**OBJECTIVE A:**
Decide whether each statement below agrees with the text on Doctorow and systems thinking. Answer yes or no for each, and quote the words of the text that settle it.
(i) Meadows names 12 places to intervene in a system.
(ii) Meadows ranks the power to shift paradigms as the least effective leverage point.
(iii) A community member named MikeC posted an essay on whether the Democratic Party counts as controlled opposition.

═════ TEXT SECTION

Skip to content

Doctorow on 'systems thinking' and fascism

Democrats are acting as opposition. But they still don't understand how the game has changed.

8 min read

Earlier today community member MikeC posted an essay pondering whether the Democratic Party counts as "controlled opposition," as opposed to a truly oppositional party. It's worth discussion; for my part I think my answer might be "not yet, but it sure seems to be inching towards it?" Trying to tease out the mechanisms by which Democrats seem to be so consistently (sigh) failing the moment is at this point an omnipresent political discussion, and so far I haven't seen any one theory gain broad acceptance.

Focusing in on that same question today, Cory Doctorow also has a brief essay today about “systems thinking” and our fascist moment. What if the problem isn't the Democrats being insufficiently oppositional; what if, instead, Democratic leaders are compulsively focusing their opposition on the wrong part of the system?

In Thinking in Systems, [Donella Meadows] presents a hierarchy of leverage points for changing a system, ranked from least effective ("Constants, numbers, parameters") to most ("The power to shift paradigms to deal with new challenges"):

https://www.flickr.com/photos/doctorow/55264856861/

In all, Meadows theorizes 12 different "places to intervene in a system." The least effective of these – constants like taxes and standards, negative and positive feedback loops – are the sites of most of our political fights, and rightly so. They are the fine-tuning knobs of the system that adjust its margins. Once you have the rule of law ("the rules of the system"), you can drive change by amending, repealing or passing a law:

https://donellameadows.org/archives/leverage-points-places-to-intervene-in-a-system/

But when you're confronted with a system that is significantly, persistently dysfunctional, you will likely have to work at sites that are further up the hierarchy, such as "the distribution of power over the rules of the system" or "the goals of the system"; or the most profound of all, "the paradigm out of which the system — its goals, power structure, rules, its culture — arises."

══════════

**OBJECTIVE B:** Filter the records and copy out every line in which the string "white" appears.

═════ DATASET ENTRIES

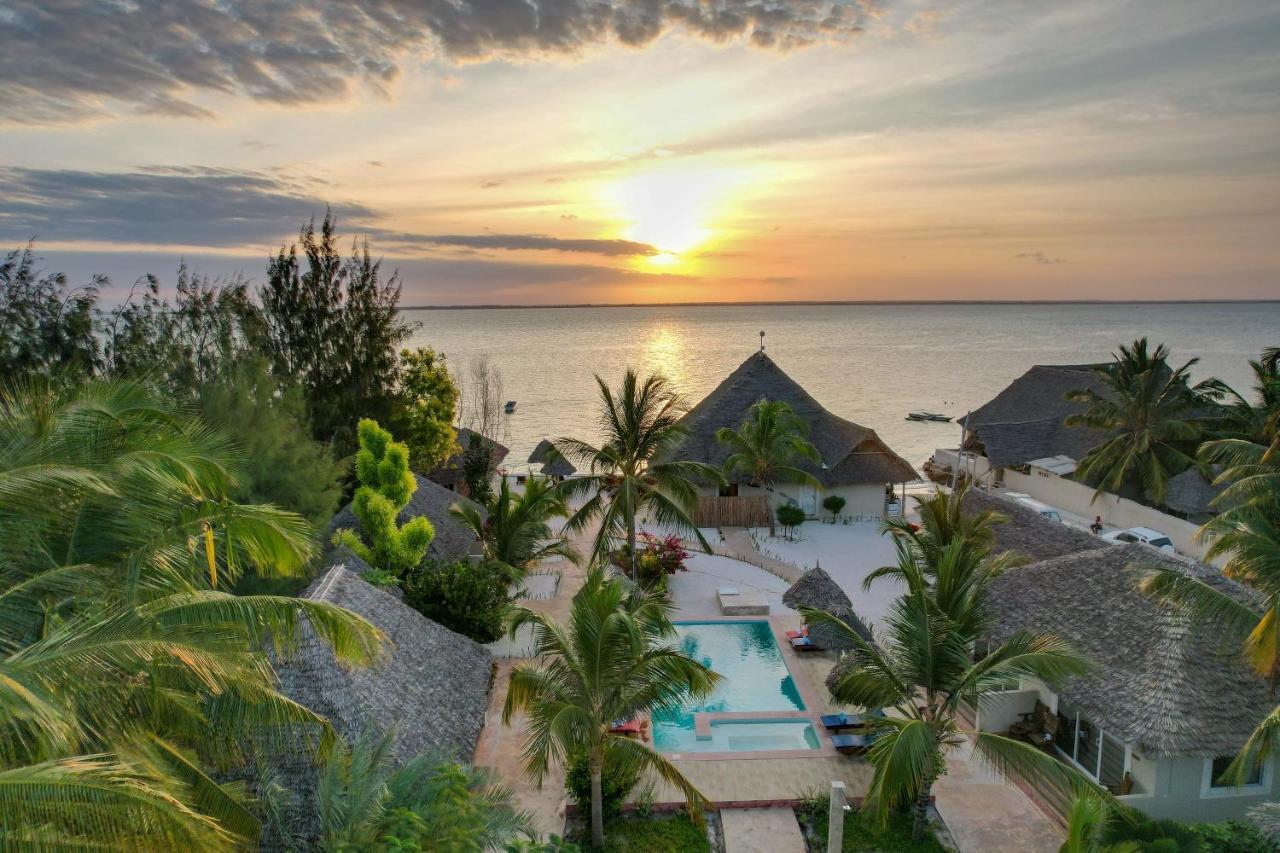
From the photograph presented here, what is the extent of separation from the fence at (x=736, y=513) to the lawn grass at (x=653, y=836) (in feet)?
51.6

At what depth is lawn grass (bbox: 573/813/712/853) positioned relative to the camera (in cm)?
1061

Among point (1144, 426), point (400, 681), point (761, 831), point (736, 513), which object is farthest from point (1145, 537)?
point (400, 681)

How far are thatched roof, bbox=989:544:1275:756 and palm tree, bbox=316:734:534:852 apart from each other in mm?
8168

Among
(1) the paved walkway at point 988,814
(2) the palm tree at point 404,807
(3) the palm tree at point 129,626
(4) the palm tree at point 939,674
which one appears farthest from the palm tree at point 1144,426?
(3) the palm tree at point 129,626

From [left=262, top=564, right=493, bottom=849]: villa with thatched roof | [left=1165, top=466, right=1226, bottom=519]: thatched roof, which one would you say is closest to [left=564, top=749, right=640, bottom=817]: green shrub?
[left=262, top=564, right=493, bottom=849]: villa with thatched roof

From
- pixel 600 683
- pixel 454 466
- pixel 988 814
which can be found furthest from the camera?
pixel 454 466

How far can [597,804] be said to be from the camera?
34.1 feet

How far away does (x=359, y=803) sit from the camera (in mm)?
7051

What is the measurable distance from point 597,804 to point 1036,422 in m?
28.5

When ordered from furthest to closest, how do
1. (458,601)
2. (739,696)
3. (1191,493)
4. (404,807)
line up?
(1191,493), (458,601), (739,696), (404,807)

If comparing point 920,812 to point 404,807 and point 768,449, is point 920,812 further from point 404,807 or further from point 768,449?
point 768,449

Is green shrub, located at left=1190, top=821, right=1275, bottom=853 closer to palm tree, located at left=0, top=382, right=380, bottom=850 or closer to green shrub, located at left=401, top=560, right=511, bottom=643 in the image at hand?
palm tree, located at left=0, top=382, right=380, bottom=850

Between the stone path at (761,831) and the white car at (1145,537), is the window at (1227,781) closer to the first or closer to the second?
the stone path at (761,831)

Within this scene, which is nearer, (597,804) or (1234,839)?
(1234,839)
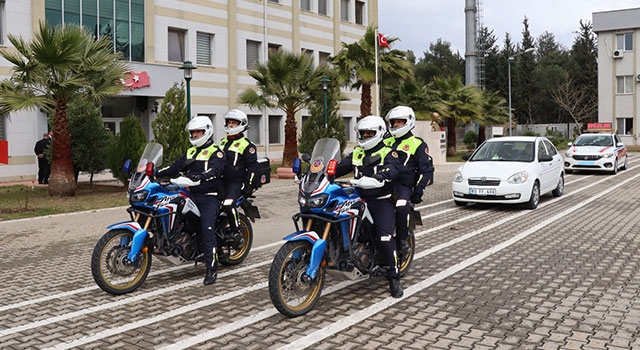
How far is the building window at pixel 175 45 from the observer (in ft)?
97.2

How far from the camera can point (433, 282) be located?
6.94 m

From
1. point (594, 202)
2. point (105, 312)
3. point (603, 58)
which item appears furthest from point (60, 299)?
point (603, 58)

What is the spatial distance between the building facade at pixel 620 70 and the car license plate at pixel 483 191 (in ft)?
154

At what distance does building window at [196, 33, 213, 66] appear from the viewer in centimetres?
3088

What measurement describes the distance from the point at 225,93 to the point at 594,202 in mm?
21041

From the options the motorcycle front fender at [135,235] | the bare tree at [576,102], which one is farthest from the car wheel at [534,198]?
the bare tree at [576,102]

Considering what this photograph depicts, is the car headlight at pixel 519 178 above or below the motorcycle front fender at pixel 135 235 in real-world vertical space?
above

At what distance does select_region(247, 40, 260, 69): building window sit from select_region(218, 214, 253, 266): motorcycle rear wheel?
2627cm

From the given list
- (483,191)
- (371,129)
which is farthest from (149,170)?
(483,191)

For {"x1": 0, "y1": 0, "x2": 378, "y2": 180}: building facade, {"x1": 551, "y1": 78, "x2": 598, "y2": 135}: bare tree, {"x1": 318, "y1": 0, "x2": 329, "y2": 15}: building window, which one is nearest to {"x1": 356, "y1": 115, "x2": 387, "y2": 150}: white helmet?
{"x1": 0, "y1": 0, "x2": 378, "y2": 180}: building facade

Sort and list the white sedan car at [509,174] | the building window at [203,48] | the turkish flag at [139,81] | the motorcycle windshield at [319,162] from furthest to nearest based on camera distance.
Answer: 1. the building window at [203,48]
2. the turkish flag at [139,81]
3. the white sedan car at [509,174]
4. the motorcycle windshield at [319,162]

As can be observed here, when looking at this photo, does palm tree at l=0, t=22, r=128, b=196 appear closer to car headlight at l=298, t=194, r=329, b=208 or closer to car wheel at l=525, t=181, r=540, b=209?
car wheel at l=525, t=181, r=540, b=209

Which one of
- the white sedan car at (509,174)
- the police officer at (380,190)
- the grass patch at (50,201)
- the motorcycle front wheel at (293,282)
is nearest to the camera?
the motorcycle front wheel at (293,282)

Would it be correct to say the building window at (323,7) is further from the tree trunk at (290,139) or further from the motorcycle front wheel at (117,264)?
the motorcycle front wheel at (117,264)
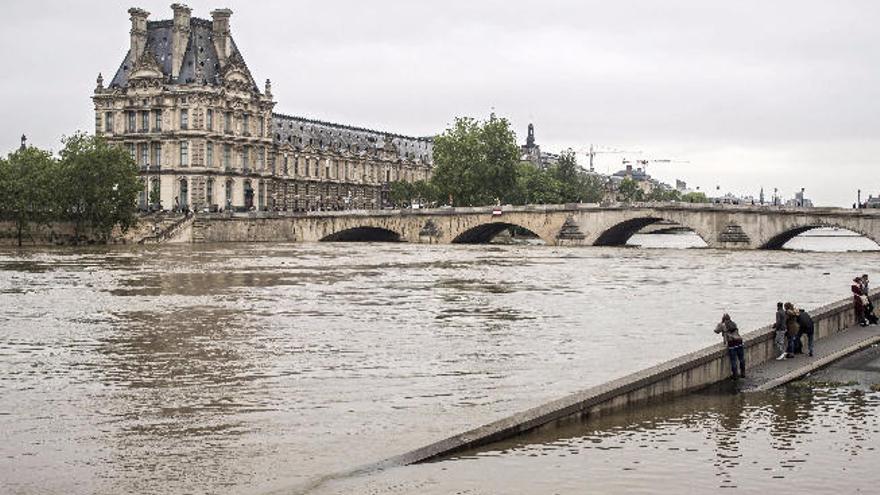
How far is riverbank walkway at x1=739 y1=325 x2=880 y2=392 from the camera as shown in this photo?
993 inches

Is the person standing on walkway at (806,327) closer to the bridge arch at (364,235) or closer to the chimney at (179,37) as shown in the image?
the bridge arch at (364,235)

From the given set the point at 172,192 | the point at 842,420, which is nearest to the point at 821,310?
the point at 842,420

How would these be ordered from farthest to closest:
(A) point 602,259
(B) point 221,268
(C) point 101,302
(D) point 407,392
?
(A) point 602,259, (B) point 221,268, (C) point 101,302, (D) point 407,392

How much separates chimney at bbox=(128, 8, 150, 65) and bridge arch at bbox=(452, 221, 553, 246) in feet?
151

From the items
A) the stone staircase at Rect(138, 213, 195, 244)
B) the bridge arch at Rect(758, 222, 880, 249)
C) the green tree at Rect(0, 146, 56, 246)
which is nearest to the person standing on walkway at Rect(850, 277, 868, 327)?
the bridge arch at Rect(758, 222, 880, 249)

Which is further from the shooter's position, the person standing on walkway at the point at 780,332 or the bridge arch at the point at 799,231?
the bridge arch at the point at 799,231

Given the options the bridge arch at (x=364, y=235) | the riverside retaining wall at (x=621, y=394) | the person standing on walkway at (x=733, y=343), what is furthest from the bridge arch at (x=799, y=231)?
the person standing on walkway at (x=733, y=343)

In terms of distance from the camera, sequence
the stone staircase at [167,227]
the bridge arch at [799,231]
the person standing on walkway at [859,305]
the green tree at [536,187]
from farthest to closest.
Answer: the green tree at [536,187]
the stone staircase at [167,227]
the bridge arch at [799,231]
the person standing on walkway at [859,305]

══════════

**EXPECTED OUTPUT A:**
(i) Yes: "In all, Meadows theorizes 12 different "places to intervene in a system.""
(ii) No: "ranked from least effective ("Constants, numbers, parameters") to most ("The power to shift paradigms to deal with new challenges")"
(iii) Yes: "community member MikeC posted an essay pondering whether the Democratic Party counts as "controlled opposition,""

**EXPECTED OUTPUT B:**
Between the stone path at (761,831) and the white car at (1145,537), is the window at (1227,781) closer to the first or closer to the second?
For {"x1": 0, "y1": 0, "x2": 378, "y2": 180}: building facade, {"x1": 551, "y1": 78, "x2": 598, "y2": 135}: bare tree, {"x1": 318, "y1": 0, "x2": 329, "y2": 15}: building window, which one is nearest to {"x1": 356, "y1": 115, "x2": 387, "y2": 150}: white helmet?
Sort and list the white sedan car at [509,174] | the building window at [203,48] | the turkish flag at [139,81] | the motorcycle windshield at [319,162] from furthest to nearest based on camera distance.
3. the white sedan car at [509,174]
- the white sedan car at (509,174)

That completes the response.